Getting an Accurate Quote: What You Need Ready

When you contact an insurer or broker for a quote, have this information ready:

  • Your business’s FEIN (Federal Employer Identification Number)
  • A list of all employees and their job titles
  • Your total annual payroll, broken down by job type if possible
  • Your prior claims history for the past three to five years
  • The states where your employees work

Having this ready speeds up the quoting process and reduces the chance of errors that lead to audit surprises later. The more accurate your information, the more accurate the answer you will get when asking how much is workers comp insurance for your specific operation.

For business owners who also want to protect employees beyond just injury coverage, pairing workers’ comp with options like life insurance and income protection creates a more complete employee safety net that can also support recruiting and retention.

FAQs

Yes. Construction and roofing have the highest rates, often averaging around $254 per month due to higher injury risk.

Yes. Maintaining a clean claims history, reviewing class codes, and increasing your deductible can all reduce your rate over time.

In most states, yes. Coverage is required as soon as you hire your first employee, regardless of how small your team is.

Usually not automatically. Sole proprietors and owners are typically excluded by default but can opt in for an added cost.

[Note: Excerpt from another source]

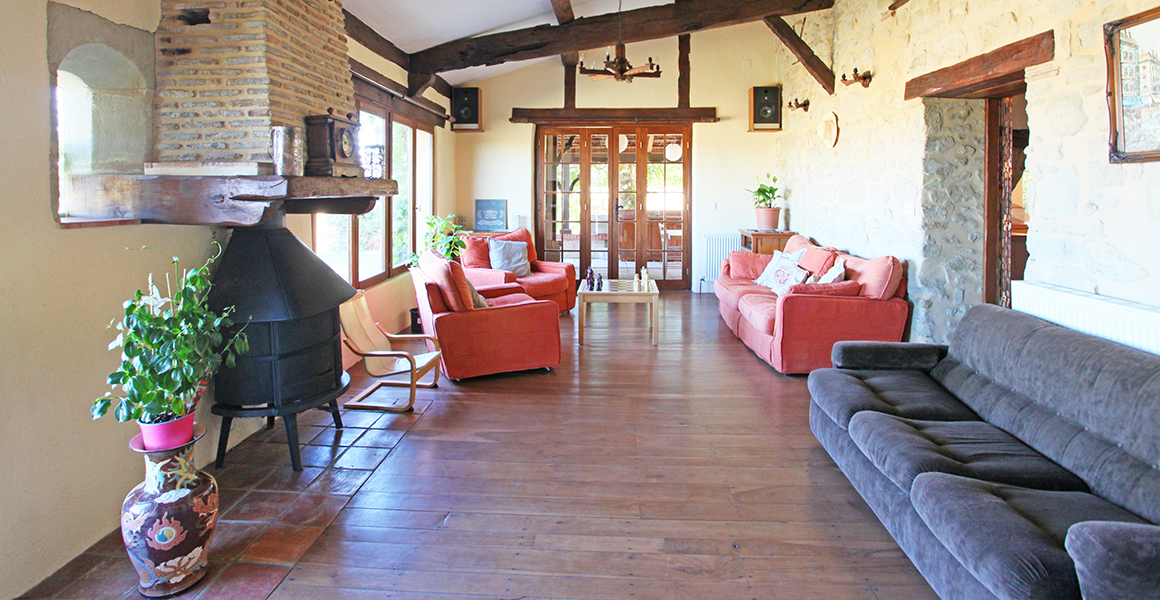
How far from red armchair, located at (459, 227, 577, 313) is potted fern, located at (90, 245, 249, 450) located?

The Bottom Line on How Much Is Workers Comp Insurance

How much is workers comp insurance comes down to four things: what your employees do, where your business operates, how much you pay them, and how many workplace injuries you have had.

For a small office-based business, you might pay $30 to $50 per month. For a construction crew, that number can reach $300 or more. The national average across small businesses lands somewhere around $54 to $81 per month depending on the source.

What is consistent across every business type is this: workers’ comp is not optional in most states, and the cost of skipping it almost always exceeds the cost of carrying it.

The smart move is to get multiple quotes, understand your class codes, build safety habits into your operations, and revisit your coverage every year. Over time, a clean claims record is the single most powerful tool you have to bring that premium down.